West s’arrêta. « Je peux leur demander, mais qu’est-ce qu’on va leur dire ? Est-ce qu’iels ne vont pas poser des questions ? On ne peut pas leur dire la vérité.

− Je ne sais pas. On peut leur dire tout ce qu’on a besoin de leur dire. On a juste besoin que ce soit fait. C’est la seule façon d’en savoir plus sur cette lettre. S’il y a des messages dans le système, nous avons besoin de savoir ce qu’ils disent. »

West opina de la tête et marqua une pause. « Mais pourquoi est-ce qu’iels viendraient ici ? Pourquoi maintenant après tout ce temps ? Qu’est-ce qu’iels pourraient bien nous vouloir. »

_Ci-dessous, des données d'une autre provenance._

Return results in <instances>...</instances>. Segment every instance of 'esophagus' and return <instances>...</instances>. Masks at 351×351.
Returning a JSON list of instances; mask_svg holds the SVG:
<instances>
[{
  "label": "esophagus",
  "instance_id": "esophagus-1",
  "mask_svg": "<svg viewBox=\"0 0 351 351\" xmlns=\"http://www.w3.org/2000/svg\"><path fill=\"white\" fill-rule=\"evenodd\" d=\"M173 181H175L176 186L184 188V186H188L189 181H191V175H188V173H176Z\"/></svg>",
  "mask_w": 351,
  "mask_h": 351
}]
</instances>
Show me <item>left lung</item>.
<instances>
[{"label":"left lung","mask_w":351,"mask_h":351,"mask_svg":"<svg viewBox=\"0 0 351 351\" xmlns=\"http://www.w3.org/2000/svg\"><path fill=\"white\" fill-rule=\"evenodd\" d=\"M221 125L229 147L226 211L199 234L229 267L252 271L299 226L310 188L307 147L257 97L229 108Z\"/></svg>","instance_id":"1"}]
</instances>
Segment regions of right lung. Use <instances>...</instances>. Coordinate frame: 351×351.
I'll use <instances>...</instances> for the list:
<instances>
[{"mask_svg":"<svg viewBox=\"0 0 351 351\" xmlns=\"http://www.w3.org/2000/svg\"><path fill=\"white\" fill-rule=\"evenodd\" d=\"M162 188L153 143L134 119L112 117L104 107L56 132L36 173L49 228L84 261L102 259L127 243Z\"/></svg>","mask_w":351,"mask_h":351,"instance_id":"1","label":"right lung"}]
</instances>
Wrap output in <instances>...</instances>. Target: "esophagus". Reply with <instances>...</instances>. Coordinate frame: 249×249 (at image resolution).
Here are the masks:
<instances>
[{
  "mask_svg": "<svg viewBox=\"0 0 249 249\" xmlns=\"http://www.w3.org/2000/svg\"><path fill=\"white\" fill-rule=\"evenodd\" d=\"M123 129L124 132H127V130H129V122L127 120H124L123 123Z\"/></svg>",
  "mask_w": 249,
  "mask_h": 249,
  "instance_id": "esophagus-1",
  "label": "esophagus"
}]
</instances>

Rex baissa les yeux, secoua la tête et se mit à parler doucement, presque comme si elle se parlait à elle-même. « Je ne sais pas. Vraiment je ne sais pas. Une fois qu’on a commencé à recevoir les Arrivées, j’étais sûre que c’était la fin. Mais peut-être que ça n’était que le début. »

West était silencieuse. Quand elle se mit à parler, ses mots étaient presque un murmure.

« Iels pensent que nous sommes mort·es, ou pire. Ce message était clairement destiné au Général. Iels n’ont aucune idée que nous sommes en vie et que le reste d’entre elleux ont disparu. Quand iels vont découvrir ce qu’il s’est passé, dit-elle en se penchant en avant, iels vont nous tuer. »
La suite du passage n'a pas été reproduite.